The No Surprises Act, which took effect January 1, 2022, was supposed to end surprise medical bills once and for all. As of 2026, it has made a real difference for millions of patients, but it is not a complete shield. Several enforcement questions remain unsettled, key gaps still expose patients to large bills, and the rule governing how much insurers must pay out-of-network providers is in a state of legal flux that will not be resolved until at least August 2026.
Quick Answer: The No Surprises Act protects you from balance billing for emergency care, most out-of-network services at in-network facilities, and air ambulance transport. Ground ambulance rides, out-of-network care you choose and consent to, and non-emergency care at out-of-network facilities are not covered. In 2026, enforcement of how insurers calculate what they owe providers is still operating under a temporary framework, but your patient cost-sharing protections remain fully in effect.
What the No Surprises Act Covers in 2026
The law applies to most private health insurance plans, including employer-sponsored coverage, plans bought on the ACA marketplace through healthcare.gov, and individual market plans. It does not apply to short-term health plans, grandfathered plans, or federal programs like Medicare and Medicaid (which have their own billing protections).
Emergency Care at Any Facility
If you have an emergency and end up at an out-of-network emergency room or hospital, you cannot be billed more than your plan's in-network cost sharing. That means your normal in-network copay, deductible, and coinsurance apply, even if every provider treating you is out of network. The facility and providers cannot send you a balance bill for the difference between what they charge and what your insurer paid.
This protection applies regardless of whether you chose the facility or were transported there by ambulance. You cannot be asked to waive these protections before receiving emergency care.
Out-of-Network Providers at In-Network Facilities
This is the scenario the law was most directly designed to fix. You schedule a procedure at an in-network hospital. You go through in-network pre-authorization. Then you receive a separate bill from an anesthesiologist, assistant surgeon, radiologist, or pathologist who was brought in and is out of network. Under the No Surprises Act, these ancillary providers cannot balance bill you.
Covered provider types at in-network facilities include:
- Emergency medicine physicians
- Anesthesiologists
- Pathologists
- Radiologists
- Neonatologists
- Assistant surgeons
- Hospitalists
- Intensivists
Your cost sharing for these services is capped at your plan's in-network rate. If they try to bill you more, that is a violation of the law.
Air Ambulance Transport
Air ambulance was one of the most aggressive sources of surprise billing before 2022, with bills routinely exceeding $30,000 for a single flight. The No Surprises Act now covers air ambulance transport from out-of-network providers. Your cost sharing is capped at your in-network amount. Air ambulance companies cannot ask you to waive these protections under any circumstances.
Good Faith Estimates for Uninsured and Self-Pay Patients
If you are uninsured or paying out of pocket (for example, if your plan has a very high deductible and you are self-paying to avoid a claim), providers must give you a Good Faith Estimate (GFE) before scheduled services. The GFE must list expected charges for the primary service and any related items such as labs or imaging.

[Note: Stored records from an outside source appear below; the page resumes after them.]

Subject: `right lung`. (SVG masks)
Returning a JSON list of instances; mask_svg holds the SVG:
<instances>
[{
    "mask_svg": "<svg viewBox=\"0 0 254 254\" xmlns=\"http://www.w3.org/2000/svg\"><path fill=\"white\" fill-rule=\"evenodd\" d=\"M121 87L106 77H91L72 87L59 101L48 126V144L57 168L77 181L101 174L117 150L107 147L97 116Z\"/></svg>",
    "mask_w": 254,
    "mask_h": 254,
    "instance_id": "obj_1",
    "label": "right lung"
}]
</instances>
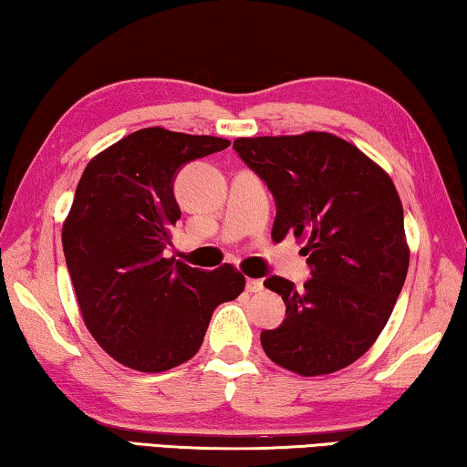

If your final bill is $400 or more above the GFE total, you have the right to dispute it through the federal Patient-Provider Dispute Resolution (PPDR) process. You have 120 days from receipt of the bill to request review. You can reach the CMS No Surprises Help Desk at 1-800-985-3059 (8 a.m. to 8 p.m. ET weekdays, 10 a.m. to 6 p.m. ET weekends) or submit a complaint at cms.gov/nosurprises.
What the No Surprises Act Does NOT Cover in 2026
Understanding the gaps is just as important as knowing the protections. Assuming you are covered when you are not can leave you with a five-figure bill and no legal recourse.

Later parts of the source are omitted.